— The problem —
Count the lines of the material below that contain the word "closer" and give only that number.

— Dataset rows —
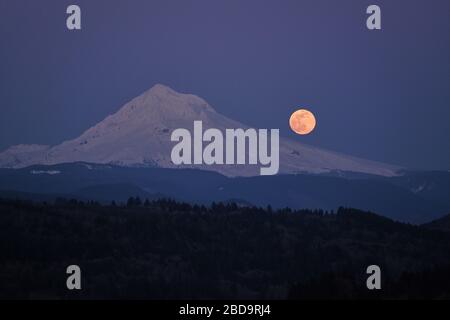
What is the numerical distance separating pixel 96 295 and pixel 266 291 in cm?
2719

==

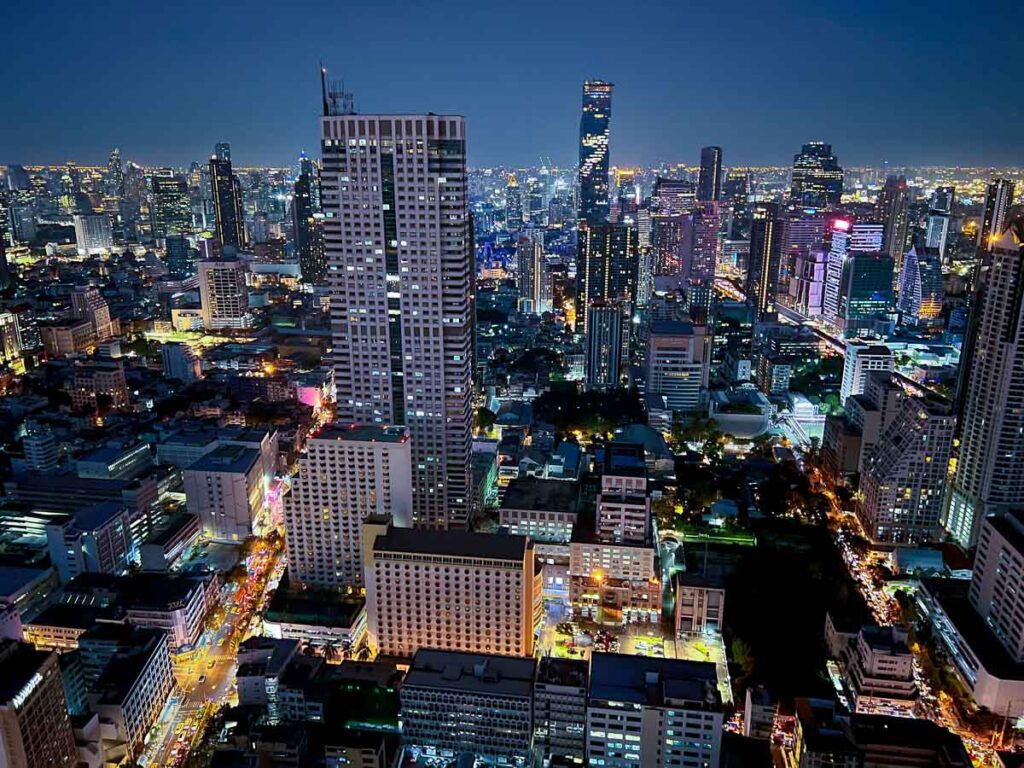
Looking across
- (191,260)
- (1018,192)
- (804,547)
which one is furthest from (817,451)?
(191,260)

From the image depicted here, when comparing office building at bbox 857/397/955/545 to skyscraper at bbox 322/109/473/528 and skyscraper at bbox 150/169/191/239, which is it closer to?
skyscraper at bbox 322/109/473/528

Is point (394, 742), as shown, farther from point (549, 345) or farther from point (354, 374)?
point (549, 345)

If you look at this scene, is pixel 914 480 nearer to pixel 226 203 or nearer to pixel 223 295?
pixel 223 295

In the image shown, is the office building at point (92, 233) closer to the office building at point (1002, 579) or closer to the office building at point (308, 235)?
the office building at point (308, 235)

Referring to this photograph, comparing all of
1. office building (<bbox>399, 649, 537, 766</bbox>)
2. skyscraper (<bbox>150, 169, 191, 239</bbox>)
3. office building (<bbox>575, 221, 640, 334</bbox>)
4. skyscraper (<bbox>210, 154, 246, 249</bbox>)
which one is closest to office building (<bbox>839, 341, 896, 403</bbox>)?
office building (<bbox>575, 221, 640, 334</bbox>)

— Expected output —
2